ONTARIO—With the first year of a pilot welding program successfully completed, local education officials are working on starting a new program in the health-care field and plans for a central career technical education center.
The career technical education program is one five spokes in the Malheur County Poverty to Prosperity program, which is designed to help the county’s economy by helping develop a trained work force to draw additional industry and jobs to the county
Other parts of the Malheur County Wheel of Prosperity include expanding industrial lands, utilizing natural resources, retaining local resources and expanding the agricultural trade sector.
Poverty to Prosperity leaders and staff presented their program during the Ontario Chamber of Commerce Forum Monday. They reminder their listeners that while the program has been started, there is still a long way to go. They urged the community to continue its support to help the initiative succeed.
“It’s a [plan] for youth to lead the county out of poverty,” said Riley Hill, one of the founders and leaders of Poverty to Prosperity. “They can bring Malheur County out of it.”
The goal of the career technical program is to keep youths in the county by giving them a local place to train for local jobs.
The county has made progress in expanding its inventory of industrial land, with seven new industrial zones sites recently approved by the Department of Land Conservation and Development, Hill noted.
Poverty to Prosperity has received grants from the state to get career technical education programs started, including funds to hire CTE coordinator Elaine Taylor, instructors and to purchase equipment.
High school juniors in the first welding class will be taking their second year, starting this fall, at Treasure Valley Community College, while a second first-year welding class will be held at Ontario High School facilities. Most of the seniors in the first class will continue to their training at TVCC to become certified welders.

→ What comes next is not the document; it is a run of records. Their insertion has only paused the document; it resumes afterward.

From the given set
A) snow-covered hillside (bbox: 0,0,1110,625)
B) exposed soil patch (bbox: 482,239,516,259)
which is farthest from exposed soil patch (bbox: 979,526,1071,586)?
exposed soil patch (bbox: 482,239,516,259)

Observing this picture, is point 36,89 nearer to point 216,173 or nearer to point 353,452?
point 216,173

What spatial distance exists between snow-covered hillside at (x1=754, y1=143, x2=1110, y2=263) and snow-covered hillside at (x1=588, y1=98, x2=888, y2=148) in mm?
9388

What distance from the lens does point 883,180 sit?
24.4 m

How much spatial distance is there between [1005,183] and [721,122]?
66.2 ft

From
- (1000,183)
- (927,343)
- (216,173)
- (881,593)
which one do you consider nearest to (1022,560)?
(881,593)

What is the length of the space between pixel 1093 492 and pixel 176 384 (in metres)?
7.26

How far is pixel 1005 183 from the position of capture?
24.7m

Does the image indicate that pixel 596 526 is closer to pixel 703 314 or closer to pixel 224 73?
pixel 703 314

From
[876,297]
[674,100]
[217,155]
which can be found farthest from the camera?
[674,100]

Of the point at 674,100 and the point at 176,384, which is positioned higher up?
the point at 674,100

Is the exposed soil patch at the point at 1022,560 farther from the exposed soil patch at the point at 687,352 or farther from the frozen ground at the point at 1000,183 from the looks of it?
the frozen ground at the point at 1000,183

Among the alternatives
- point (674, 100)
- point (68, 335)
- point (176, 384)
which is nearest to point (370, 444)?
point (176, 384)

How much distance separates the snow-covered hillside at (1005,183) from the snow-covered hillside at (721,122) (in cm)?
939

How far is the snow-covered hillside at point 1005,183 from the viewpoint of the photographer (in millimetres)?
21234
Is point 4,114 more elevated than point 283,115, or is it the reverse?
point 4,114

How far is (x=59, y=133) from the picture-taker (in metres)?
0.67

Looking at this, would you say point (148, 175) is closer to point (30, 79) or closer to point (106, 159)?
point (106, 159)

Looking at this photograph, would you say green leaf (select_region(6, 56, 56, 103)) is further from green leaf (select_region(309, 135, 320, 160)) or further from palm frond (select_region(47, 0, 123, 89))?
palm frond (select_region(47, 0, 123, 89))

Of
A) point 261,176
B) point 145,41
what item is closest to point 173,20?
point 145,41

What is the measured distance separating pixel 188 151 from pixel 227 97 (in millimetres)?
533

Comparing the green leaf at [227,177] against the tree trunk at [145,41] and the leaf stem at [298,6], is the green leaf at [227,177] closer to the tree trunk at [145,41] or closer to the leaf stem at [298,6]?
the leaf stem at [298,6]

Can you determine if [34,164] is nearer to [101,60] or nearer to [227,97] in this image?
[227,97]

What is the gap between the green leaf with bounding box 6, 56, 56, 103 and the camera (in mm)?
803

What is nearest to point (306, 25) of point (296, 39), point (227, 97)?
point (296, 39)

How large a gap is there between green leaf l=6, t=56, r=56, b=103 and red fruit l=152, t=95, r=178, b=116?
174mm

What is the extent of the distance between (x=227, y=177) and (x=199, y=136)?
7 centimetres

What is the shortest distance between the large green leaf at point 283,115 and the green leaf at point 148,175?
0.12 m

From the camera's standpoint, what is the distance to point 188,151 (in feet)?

“It gives the kids hope,” said Dirk DeBoer, a co-founder of Poverty to Prosperity.
But the support from the community is still needed, he said.
“Don’t slack off,” he told the Chamber.
“There are more steps to take,” DeBoer said, adding that he would like to have other communities join in.
Presently, students from Ontario, Nyssa and Vale high schools are involved in the CTE programs. He said the initiative hopes to include students from outlying schools in county in the future.
Mark Redmond, curriculum director of the Malheur Education Service District, said the allied health program will start this fall, with an instructor traveling to each school during the day to teach classes.
The initial year will be offered to sophomores and will focus on allied health occupations, what types of jobs are available and what opportunities they offer students. Redmond said professionals working in those jobs now will be needed to talk to students about they do.
During the following two years of the program, students will be able to come away with certified nursing assistant degrees and basic health certificates, which could lead to other opportunities in the medical field. An instructor for the class is still being sought.
The next program that the CTE committee would like to start is automated systems, which would train students to operate the technology being used by various industries now and in the future.